Based on the above-mentioned analysis of research on VPP and generalized energy storage, relatively mature results had been achieved in their respective fields. But there were few research contents that comprehensively considered the combination of distributed energy and generalized energy storage as well as the operation optimization in multiple markets. Most studies rarely designed carbon trading markets. The aforementioned issues are resolved by a VPP model based on generalized energy storage and its operation optimization under the multi-market coordination of electricity-heat-gas-carbon are studied and constructed. The innovation of the research lies in the comprehensive consideration of the system function of virtual energy storage and electric energy storage. So the two can work together under the generalized energy storage framework. In addition, the stabilizing effect of the generalized energy storage on the uncertainty of renewable energy such as the peak-shaving and valley filling effect on load fluctuation were fully considered.
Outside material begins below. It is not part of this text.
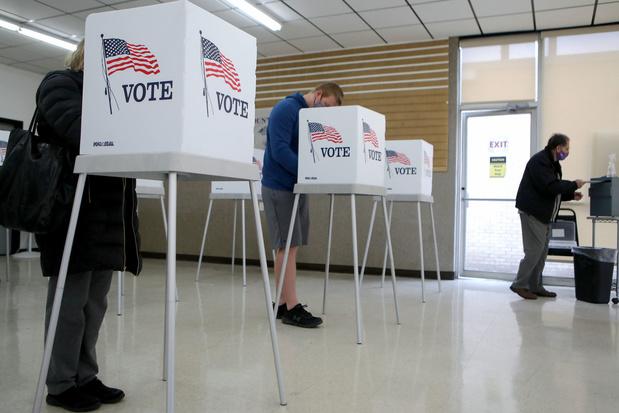 Recordaantal Amerikanen stemde al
And the processing strategies of the virtual energy storage and electric energy storage in the generalized energy storage were fully studied in the case of separate access and simultaneous access.

3. Building a virtual power plant operation optimization model based on universal energy storage

3.1 Construction of the virtual power plant’s source layer equipment model

Due to the expansion of globalization, environmental pollution and energy shortages are becoming more and more serious, and countries around the world urgently need to use renewable energy to survive the critical transition period. VPP can use digital technology to achieve rapid transformation. It is a distributed power plant based on cloud technology. Through high-level software architecture, digital communication, control and other technologies can be used to realize the limited aggregation of various distributed equipment. For example, it includes methods for allocating energy and energy storage, realizing energy exchange, and sharing and optimizing configuration [15]. Its overall structure operates as shown in Fig. 1.

Figure 1.

Virtual power plant operation structure.

At present, China is vigorously developing wind power generation. Models for wind power generation most frequently employ the Doubly Fed Induction Generator (DFIG) [16]. The wind turbine begins to produce energy when the wind speed exceeds the cut-in wind speed, allowing it to attain the rated power, which is the rated wind speed. And if the wind speed does not satisfy the parameters, it is the cut-out wind speed. See Eq. (1) for the relationship between wind turbine forecast output $P_{\textit{winp}}$ and wind speed forecast value $v_{w}$ .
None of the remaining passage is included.